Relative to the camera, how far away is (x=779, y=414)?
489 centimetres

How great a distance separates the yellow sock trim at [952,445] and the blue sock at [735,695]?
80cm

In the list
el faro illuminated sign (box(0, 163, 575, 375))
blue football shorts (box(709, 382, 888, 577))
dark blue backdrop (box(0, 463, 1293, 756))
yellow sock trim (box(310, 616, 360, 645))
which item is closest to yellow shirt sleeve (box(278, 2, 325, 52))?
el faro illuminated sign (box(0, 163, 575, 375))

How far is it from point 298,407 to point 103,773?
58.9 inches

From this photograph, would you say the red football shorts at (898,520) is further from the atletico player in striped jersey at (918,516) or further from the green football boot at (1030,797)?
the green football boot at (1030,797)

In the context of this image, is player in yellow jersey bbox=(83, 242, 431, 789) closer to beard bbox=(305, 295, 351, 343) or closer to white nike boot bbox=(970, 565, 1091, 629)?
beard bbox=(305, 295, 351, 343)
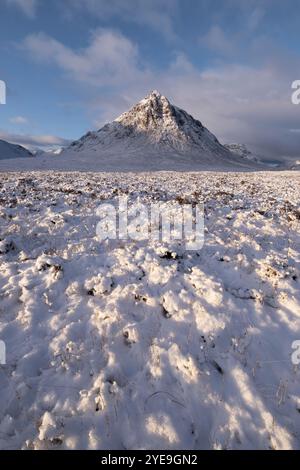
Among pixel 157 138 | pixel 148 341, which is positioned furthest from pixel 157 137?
pixel 148 341

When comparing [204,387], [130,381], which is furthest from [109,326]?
[204,387]

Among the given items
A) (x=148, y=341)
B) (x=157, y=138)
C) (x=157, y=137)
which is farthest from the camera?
(x=157, y=137)

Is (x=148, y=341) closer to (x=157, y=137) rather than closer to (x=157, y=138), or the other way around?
(x=157, y=138)

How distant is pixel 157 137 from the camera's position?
463 feet

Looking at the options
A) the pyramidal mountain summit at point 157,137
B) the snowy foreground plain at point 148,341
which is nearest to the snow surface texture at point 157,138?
the pyramidal mountain summit at point 157,137

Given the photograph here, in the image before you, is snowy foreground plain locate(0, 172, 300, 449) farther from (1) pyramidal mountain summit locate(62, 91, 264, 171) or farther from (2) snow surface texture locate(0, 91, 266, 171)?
(2) snow surface texture locate(0, 91, 266, 171)

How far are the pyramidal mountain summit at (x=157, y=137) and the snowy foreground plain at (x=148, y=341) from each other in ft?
358

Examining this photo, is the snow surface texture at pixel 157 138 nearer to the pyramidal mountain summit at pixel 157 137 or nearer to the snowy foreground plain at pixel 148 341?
the pyramidal mountain summit at pixel 157 137

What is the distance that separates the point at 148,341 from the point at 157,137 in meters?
143

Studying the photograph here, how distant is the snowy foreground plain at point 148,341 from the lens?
473 cm

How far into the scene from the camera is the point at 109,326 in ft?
21.8

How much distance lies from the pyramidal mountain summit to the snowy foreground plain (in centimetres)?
10914

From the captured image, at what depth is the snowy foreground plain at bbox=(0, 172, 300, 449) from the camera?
4.73 meters
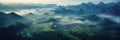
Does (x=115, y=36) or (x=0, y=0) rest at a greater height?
(x=0, y=0)

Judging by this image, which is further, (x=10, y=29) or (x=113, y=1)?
(x=113, y=1)

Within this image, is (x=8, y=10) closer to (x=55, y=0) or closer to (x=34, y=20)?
(x=34, y=20)

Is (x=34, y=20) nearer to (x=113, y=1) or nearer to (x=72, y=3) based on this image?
(x=72, y=3)

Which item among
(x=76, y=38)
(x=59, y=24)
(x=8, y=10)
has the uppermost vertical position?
(x=8, y=10)

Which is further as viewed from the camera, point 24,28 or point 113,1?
point 113,1

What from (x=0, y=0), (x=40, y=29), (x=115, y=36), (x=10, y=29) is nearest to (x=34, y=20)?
(x=40, y=29)

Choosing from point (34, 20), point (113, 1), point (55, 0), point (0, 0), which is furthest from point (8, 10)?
point (113, 1)

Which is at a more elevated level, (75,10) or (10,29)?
(75,10)

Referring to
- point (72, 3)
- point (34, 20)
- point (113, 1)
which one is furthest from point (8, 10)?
point (113, 1)
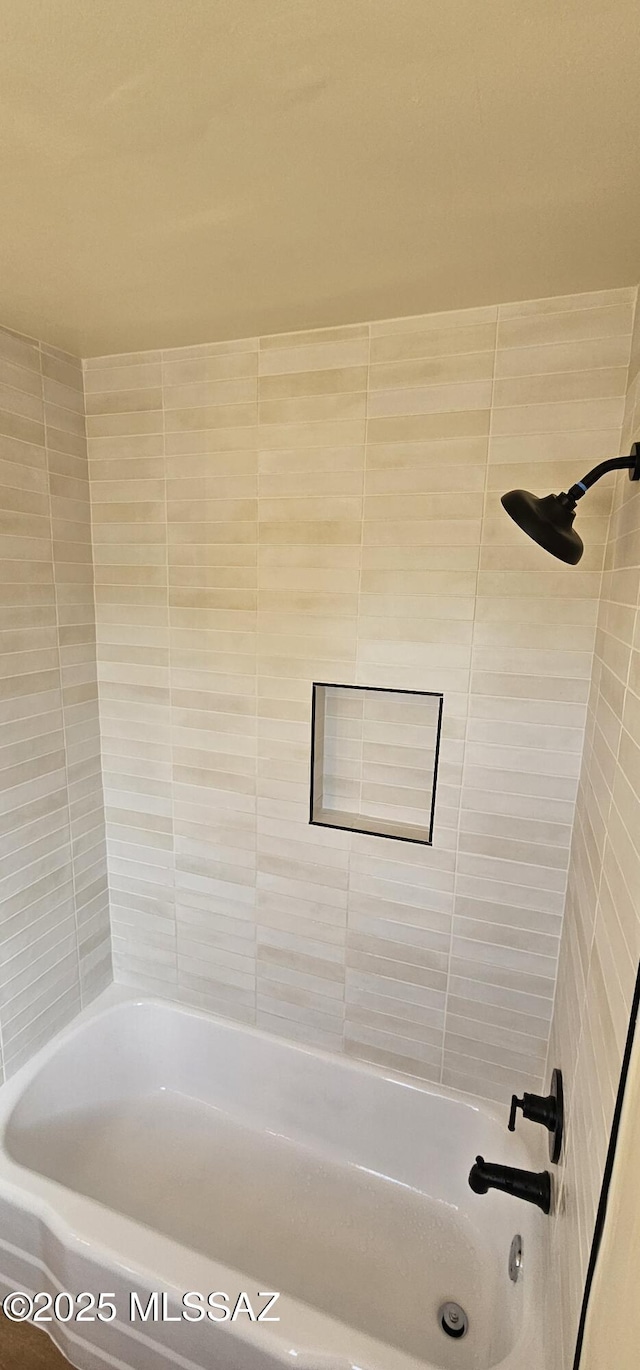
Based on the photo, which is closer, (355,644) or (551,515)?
(551,515)

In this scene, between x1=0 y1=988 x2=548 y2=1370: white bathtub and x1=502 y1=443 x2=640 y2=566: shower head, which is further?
x1=0 y1=988 x2=548 y2=1370: white bathtub

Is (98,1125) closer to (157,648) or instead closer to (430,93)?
(157,648)

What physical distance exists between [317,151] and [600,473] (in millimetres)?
664

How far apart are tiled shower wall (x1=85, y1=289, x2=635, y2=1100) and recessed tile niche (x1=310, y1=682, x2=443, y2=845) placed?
47 mm

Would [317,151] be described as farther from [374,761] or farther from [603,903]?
[374,761]

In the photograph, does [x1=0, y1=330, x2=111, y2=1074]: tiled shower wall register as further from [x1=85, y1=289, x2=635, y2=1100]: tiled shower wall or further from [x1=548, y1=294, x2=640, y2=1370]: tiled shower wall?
[x1=548, y1=294, x2=640, y2=1370]: tiled shower wall

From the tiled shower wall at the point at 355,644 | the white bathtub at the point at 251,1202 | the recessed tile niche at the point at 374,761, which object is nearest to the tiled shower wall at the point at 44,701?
the tiled shower wall at the point at 355,644

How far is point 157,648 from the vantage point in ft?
6.05

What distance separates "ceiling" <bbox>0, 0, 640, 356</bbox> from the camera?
65cm

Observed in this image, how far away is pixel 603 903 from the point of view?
3.09ft

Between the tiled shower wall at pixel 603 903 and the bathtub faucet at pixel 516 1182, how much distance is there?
90mm

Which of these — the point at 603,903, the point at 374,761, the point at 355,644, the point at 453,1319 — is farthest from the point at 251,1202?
the point at 355,644

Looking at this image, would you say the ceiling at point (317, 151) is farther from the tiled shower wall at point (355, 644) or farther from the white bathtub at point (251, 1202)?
the white bathtub at point (251, 1202)

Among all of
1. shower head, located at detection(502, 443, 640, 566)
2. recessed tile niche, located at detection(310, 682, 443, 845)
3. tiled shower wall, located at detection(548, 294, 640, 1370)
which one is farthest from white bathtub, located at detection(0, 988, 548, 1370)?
shower head, located at detection(502, 443, 640, 566)
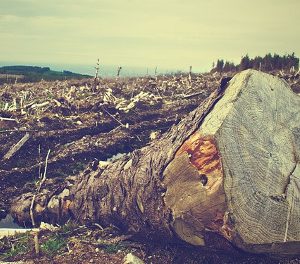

+ + + + + + +

Reproduce all of the entries above, substituting "viewer" for every occurrence of "camera" and leaving the remaining text unchanged. Omit the pictures from your answer.

• _Correct answer_
Relative to the viewer, how far away is (x=779, y=414)?
489 centimetres

How great a distance separates the yellow sock trim at [952,445] and the blue sock at [735,695]?
80cm

In the list
el faro illuminated sign (box(0, 163, 575, 375))
blue football shorts (box(709, 382, 888, 577))
dark blue backdrop (box(0, 463, 1293, 756))
yellow sock trim (box(310, 616, 360, 645))
which item is closest to yellow shirt sleeve (box(278, 2, 325, 52))?
el faro illuminated sign (box(0, 163, 575, 375))

How far is it from point 298,407 to point 103,773?
58.9 inches

From this photograph, would you say the red football shorts at (898,520) is further from the atletico player in striped jersey at (918,516) or further from the green football boot at (1030,797)?
the green football boot at (1030,797)

In the context of this image, is player in yellow jersey bbox=(83, 242, 431, 789) closer to beard bbox=(305, 295, 351, 343) or closer to white nike boot bbox=(970, 565, 1091, 629)?
beard bbox=(305, 295, 351, 343)
Among pixel 157 138 | pixel 148 341, which is positioned furthest from pixel 157 137?
pixel 148 341

When comparing [204,387], [130,381], which is furthest from [109,326]?
[204,387]

Among the given items
A) (x=148, y=341)
B) (x=157, y=138)
C) (x=157, y=137)
which is farthest from the viewer?
(x=157, y=137)

Is (x=148, y=341) closer to (x=157, y=137) rather than closer to (x=157, y=138), or the other way around?
(x=157, y=138)

How distant is pixel 157 137 from the viewer's position?
463 feet

Looking at the options
A) the pyramidal mountain summit at point 157,137
B) the snowy foreground plain at point 148,341
which is nearest to the snow surface texture at point 157,138?
the pyramidal mountain summit at point 157,137

Given the photograph here, in the image before you, is snowy foreground plain locate(0, 172, 300, 449) farther from (1) pyramidal mountain summit locate(62, 91, 264, 171) or farther from (2) snow surface texture locate(0, 91, 266, 171)?
(2) snow surface texture locate(0, 91, 266, 171)

How far are the pyramidal mountain summit at (x=157, y=137) and the snowy foreground plain at (x=148, y=341) from each other in ft?
358

Examining this photo, is the snow surface texture at pixel 157 138 nearer to the pyramidal mountain summit at pixel 157 137 or nearer to the snowy foreground plain at pixel 148 341?
the pyramidal mountain summit at pixel 157 137

What is the distance that separates the point at 148,341 from the point at 157,137 in meters?
143

Studying the photograph here, how distant is the snowy foreground plain at point 148,341 from the lens?
473 cm

How far into the scene from the viewer is the point at 109,326 in ft?
21.8

How much distance lies from the pyramidal mountain summit to the snowy foreground plain (in centimetres)?
10914

From the captured image, at what depth is the snowy foreground plain at bbox=(0, 172, 300, 449) from the viewer?
4.73 meters
Does (x=115, y=36) or (x=0, y=0) rest at a greater height?
(x=0, y=0)

Judging by this image, which is further, (x=10, y=29) or (x=113, y=1)?
(x=113, y=1)

Within this image, is (x=8, y=10) closer to (x=55, y=0) or closer to (x=34, y=20)?
(x=34, y=20)

Is (x=34, y=20) nearer to (x=113, y=1) or nearer to (x=72, y=3) based on this image?
(x=72, y=3)

Which item among
(x=76, y=38)
(x=59, y=24)
(x=8, y=10)
has the uppermost vertical position?
(x=8, y=10)

Which is further as viewed from the viewer, point 24,28 or point 113,1?
point 113,1

What from (x=0, y=0), (x=40, y=29), (x=115, y=36), (x=10, y=29) is nearest to (x=34, y=20)?
(x=40, y=29)

Choosing from point (34, 20), point (113, 1), point (55, 0), point (0, 0), which is furthest from point (8, 10)?
point (113, 1)

Which is at a more elevated level, (75,10) or (10,29)?
(75,10)

Referring to
- point (72, 3)
- point (34, 20)
- point (113, 1)
which one is furthest from point (8, 10)?
point (113, 1)
Based on the photo, which is closer, (355,644) or (551,515)?
(551,515)

In this scene, between x1=0 y1=988 x2=548 y2=1370: white bathtub and x1=502 y1=443 x2=640 y2=566: shower head, which is further?
x1=0 y1=988 x2=548 y2=1370: white bathtub

Is (98,1125) closer to (157,648) or instead closer to (430,93)?
(157,648)

What physical distance exists between [317,151] and [600,473] (in millimetres)?
664

How far apart are tiled shower wall (x1=85, y1=289, x2=635, y2=1100) and recessed tile niche (x1=310, y1=682, x2=443, y2=845) placed?
47 mm

Would [317,151] be described as farther from [374,761] or farther from [603,903]?
[374,761]

In the photograph, does [x1=0, y1=330, x2=111, y2=1074]: tiled shower wall register as further from [x1=85, y1=289, x2=635, y2=1100]: tiled shower wall or further from [x1=548, y1=294, x2=640, y2=1370]: tiled shower wall?
[x1=548, y1=294, x2=640, y2=1370]: tiled shower wall

From the tiled shower wall at the point at 355,644 | the white bathtub at the point at 251,1202 | the recessed tile niche at the point at 374,761, which object is nearest to the tiled shower wall at the point at 44,701?
the tiled shower wall at the point at 355,644

How far is point 157,648 from the vantage point in ft?
6.05

What distance separates "ceiling" <bbox>0, 0, 640, 356</bbox> from the viewer?
65cm

Observed in this image, how far away is pixel 603 903 from the point of view?
3.09ft

Between the tiled shower wall at pixel 603 903 and the bathtub faucet at pixel 516 1182, how much distance is there?
90mm

Which of these — the point at 603,903, the point at 374,761, the point at 355,644, the point at 453,1319 — is farthest from the point at 251,1202?
the point at 355,644

Looking at this image, would you say the ceiling at point (317, 151) is farther from the tiled shower wall at point (355, 644) or farther from the white bathtub at point (251, 1202)?
the white bathtub at point (251, 1202)

Among all of
1. shower head, located at detection(502, 443, 640, 566)
2. recessed tile niche, located at detection(310, 682, 443, 845)
3. tiled shower wall, located at detection(548, 294, 640, 1370)
which one is farthest from white bathtub, located at detection(0, 988, 548, 1370)?
shower head, located at detection(502, 443, 640, 566)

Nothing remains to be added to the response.